Este tipo de turismo consume recursos fundamentales para los residentes como el agua, un bien escaso, y servicios públicos, como taxis o servicios de limpieza, denuncian.
Añaden que la coincidencia de tantos cruceros también va en contra de los propios cruceristas.

Denuncian además que es un tipo de turismo contrario al derecho al trabajo digno, «ya que mantiene unas condiciones laborales de la tripulación que no aceptaría ningún sindicato europeo» y supone además tolerar «negocios establecidos en paraísos fiscales» porque lo promueven «empresas multinacionales con ganancias multimillonarias que no tributan en España ni en ningún país».

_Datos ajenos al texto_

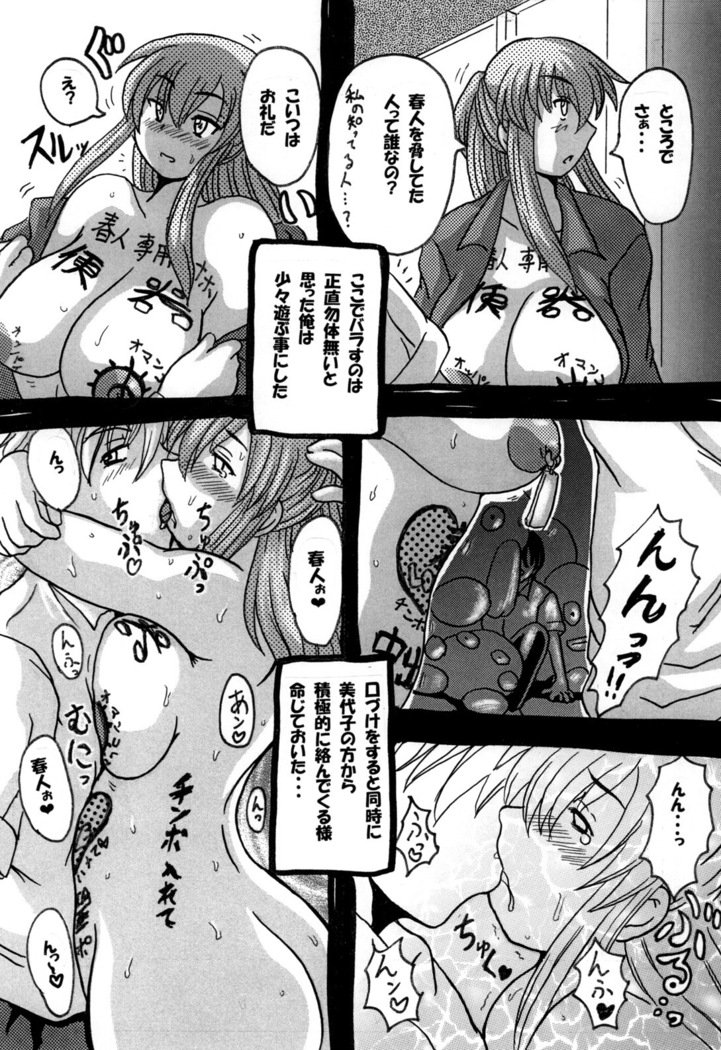 総集編についてのラウンド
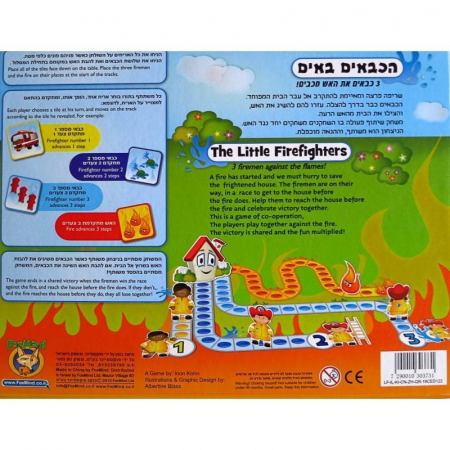 THE LITTLE FIREFIGHTERS - Joc de cooperare [1]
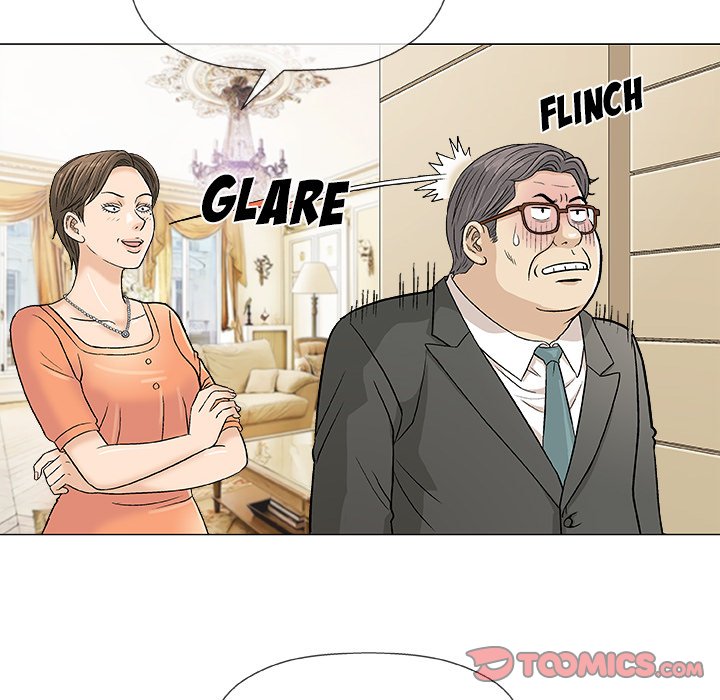 Give and Take page 8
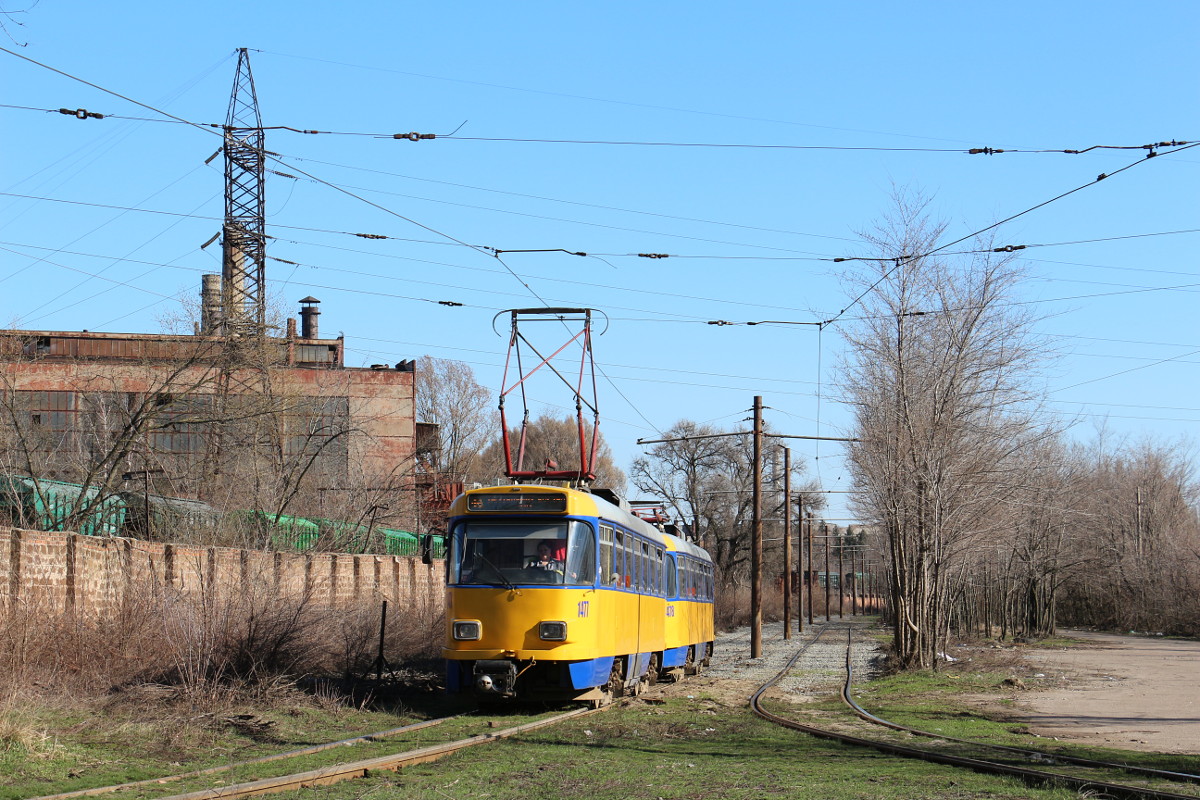 Днепр, Tatra T4D-M1 № 1477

La plataforma exige a la APB, el Govern, el Parlament y los partidos del Pacte «que pongan en marcha ya una regulación del flujo de cruceros que mantenga el límite de uno al día, hasta que no se tengan estudios empíricos de la carga que la ciudad de Palma puede mantener, sin daños y perjuicios, de este tipo de turismo».

Exigen además la ratificación del acuerdo de febrero de 2020 de no confirmar reservas de cruceros a partir del 1 de enero de 2022.